#### Extracted records:
--- START ---
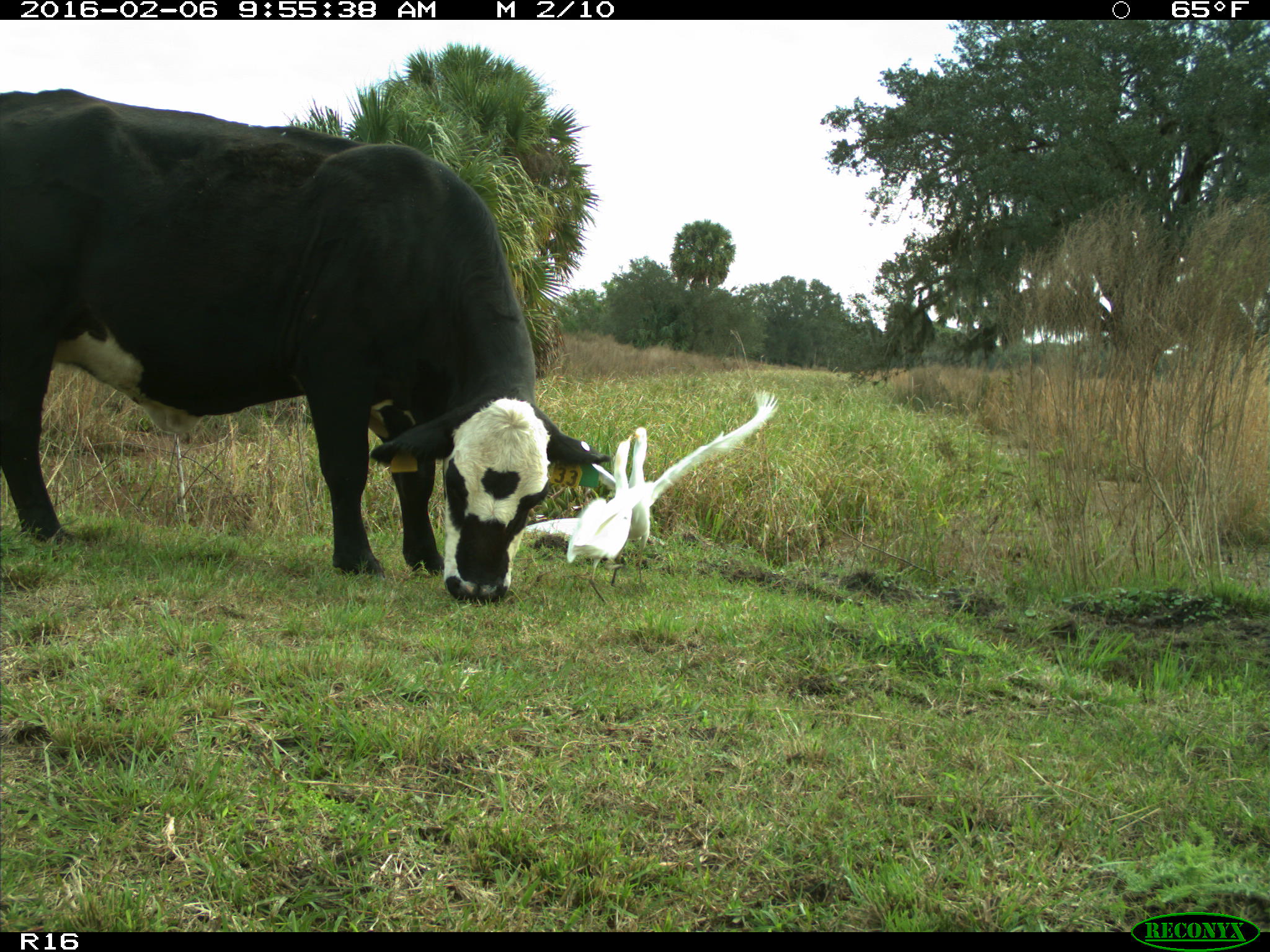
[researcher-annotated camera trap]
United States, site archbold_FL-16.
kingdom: Animalia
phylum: Chordata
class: Mammalia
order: Artiodactyla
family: Bovidae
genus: Bos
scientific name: Bos taurus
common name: domestic cow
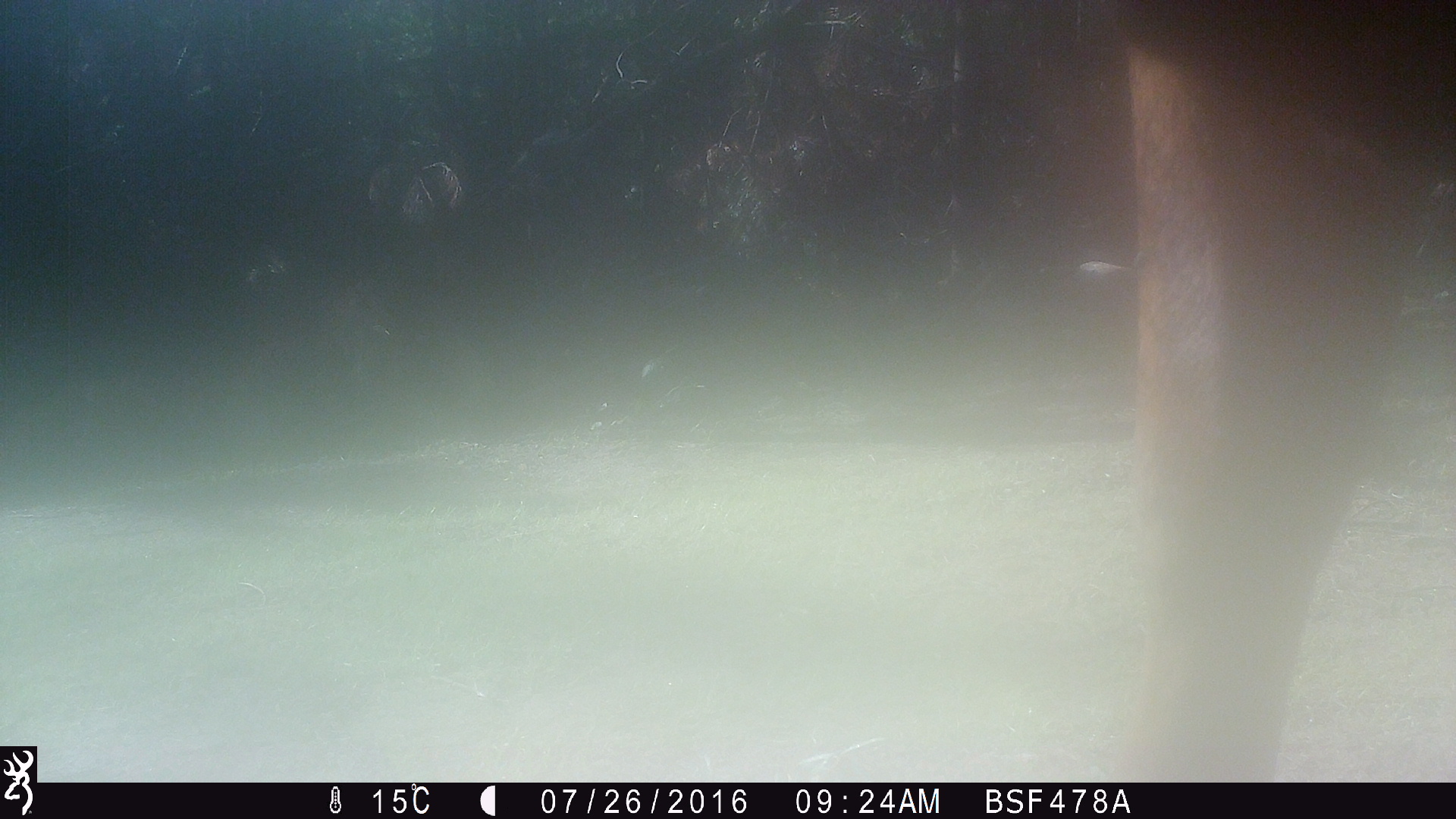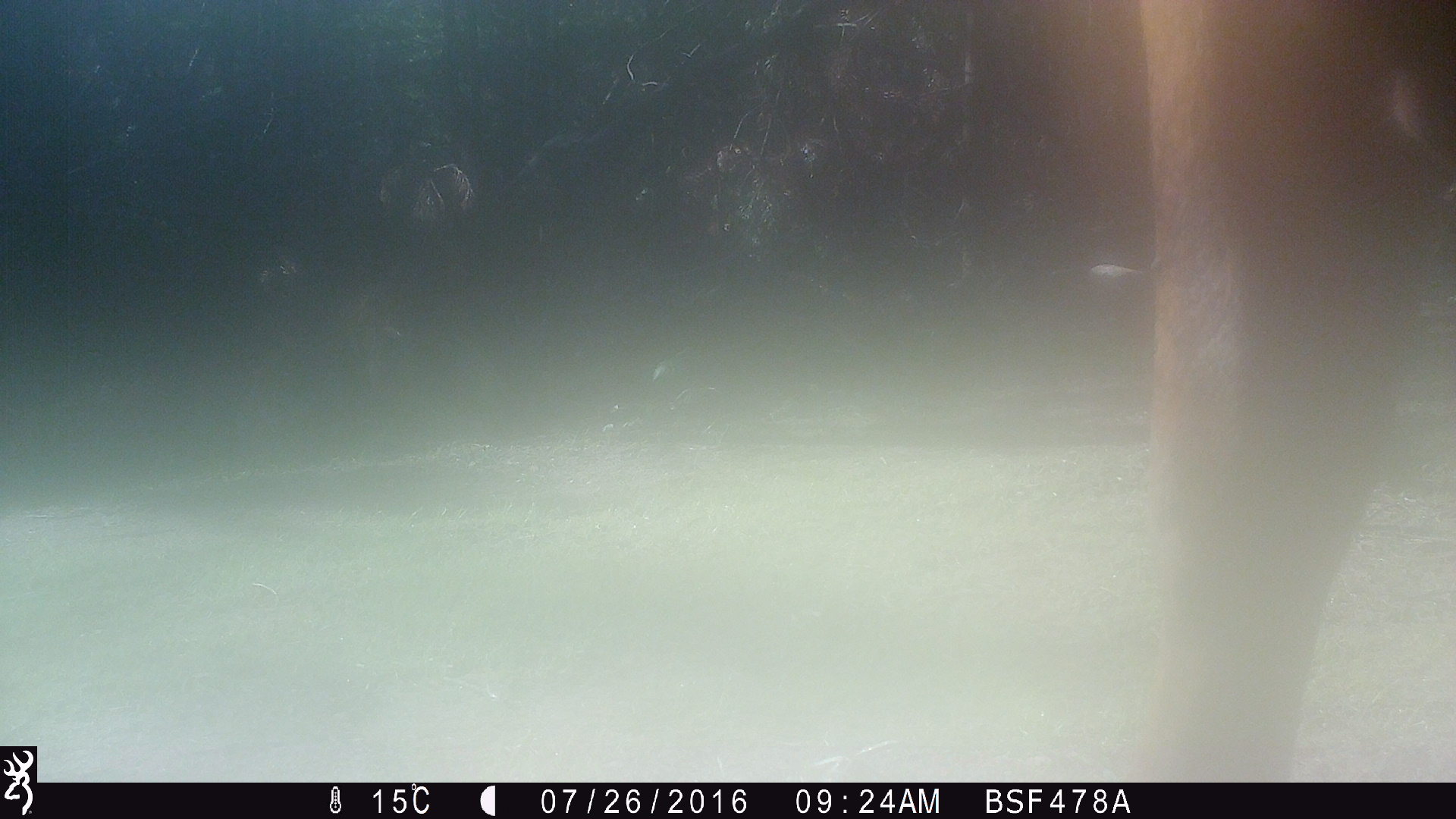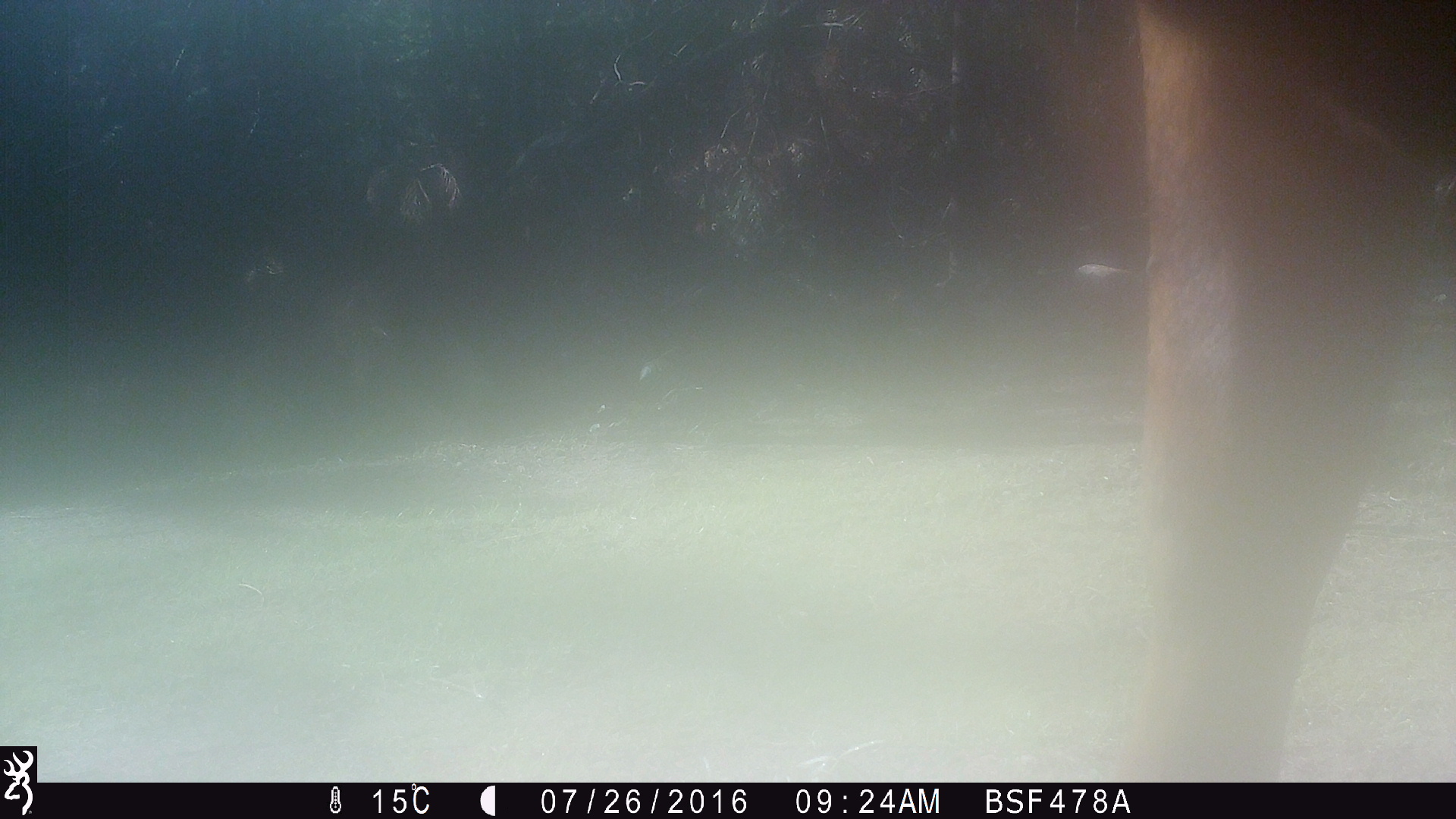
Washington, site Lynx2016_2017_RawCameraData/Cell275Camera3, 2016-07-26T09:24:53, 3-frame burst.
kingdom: Animalia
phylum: Chordata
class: Mammalia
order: Artiodactyla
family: Bovidae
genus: Bos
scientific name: Bos taurus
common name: domestic cattle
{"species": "domestic cattle (Bos taurus)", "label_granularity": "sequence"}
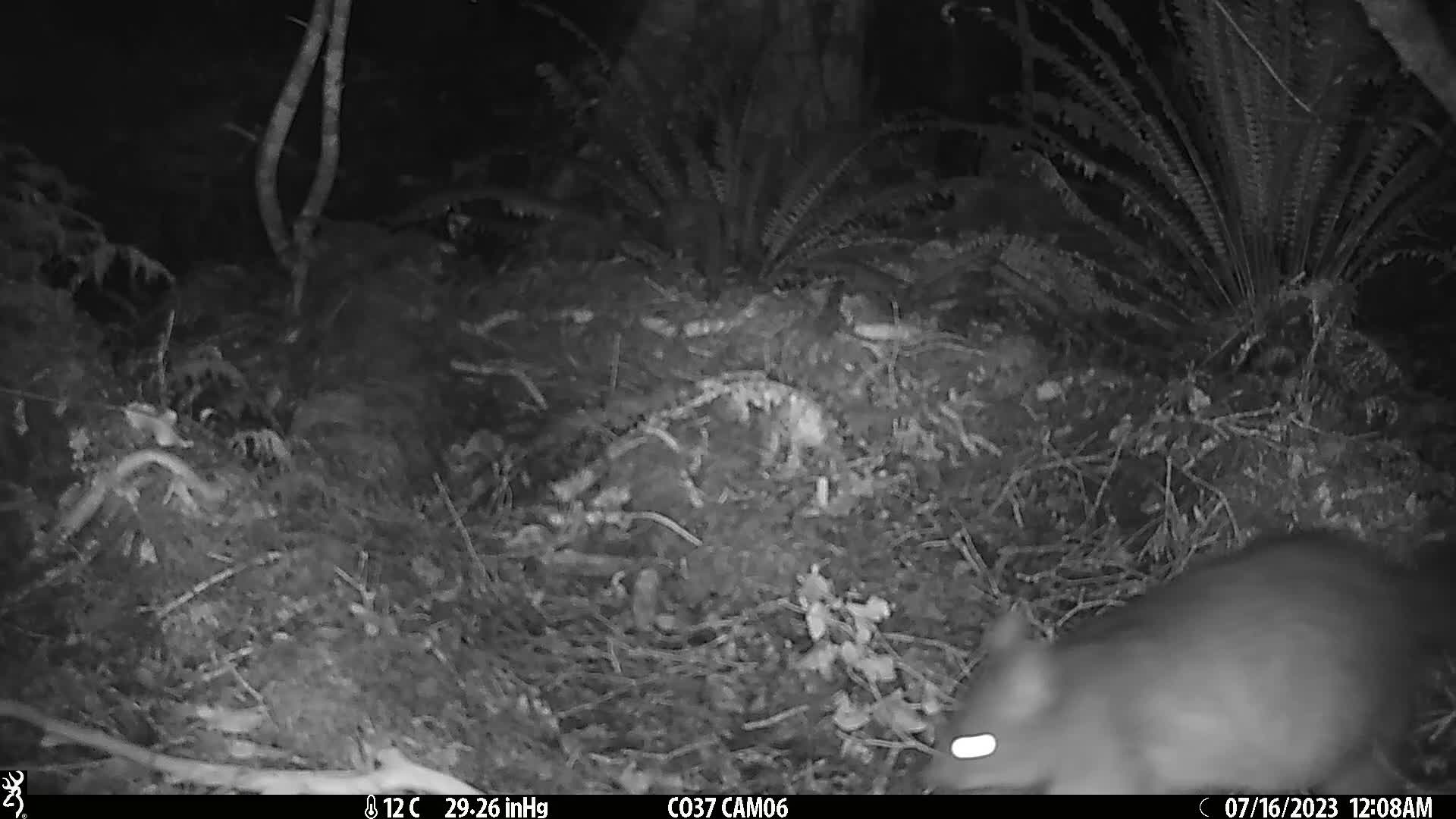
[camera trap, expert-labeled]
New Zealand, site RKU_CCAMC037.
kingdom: Animalia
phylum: Chordata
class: Mammalia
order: Diprotodontia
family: Phalangeridae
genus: Trichosurus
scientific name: Trichosurus vulpecula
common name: common brushtail possum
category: possum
--- END ---
#### Work instruction:
Write the records out again exactly as shown above, keeping no pictures.

#### Response to the exercise:
[researcher-annotated camera trap]
United States, site archbold_FL-16.
kingdom: Animalia
phylum: Chordata
class: Mammalia
order: Artiodactyla
family: Bovidae
genus: Bos
scientific name: Bos taurus
common name: domestic cow
Washington, site Lynx2016_2017_RawCameraData/Cell275Camera3, 2016-07-26T09:24:53, 3-frame burst.
kingdom: Animalia
phylum: Chordata
class: Mammalia
order: Artiodactyla
family: Bovidae
genus: Bos
scientific name: Bos taurus
common name: domestic cattle
{"species": "domestic cattle (Bos taurus)", "label_granularity": "sequence"}
[camera trap, expert-labeled]
New Zealand, site RKU_CCAMC037.
kingdom: Animalia
phylum: Chordata
class: Mammalia
order: Diprotodontia
family: Phalangeridae
genus: Trichosurus
scientific name: Trichosurus vulpecula
common name: common brushtail possum
category: possum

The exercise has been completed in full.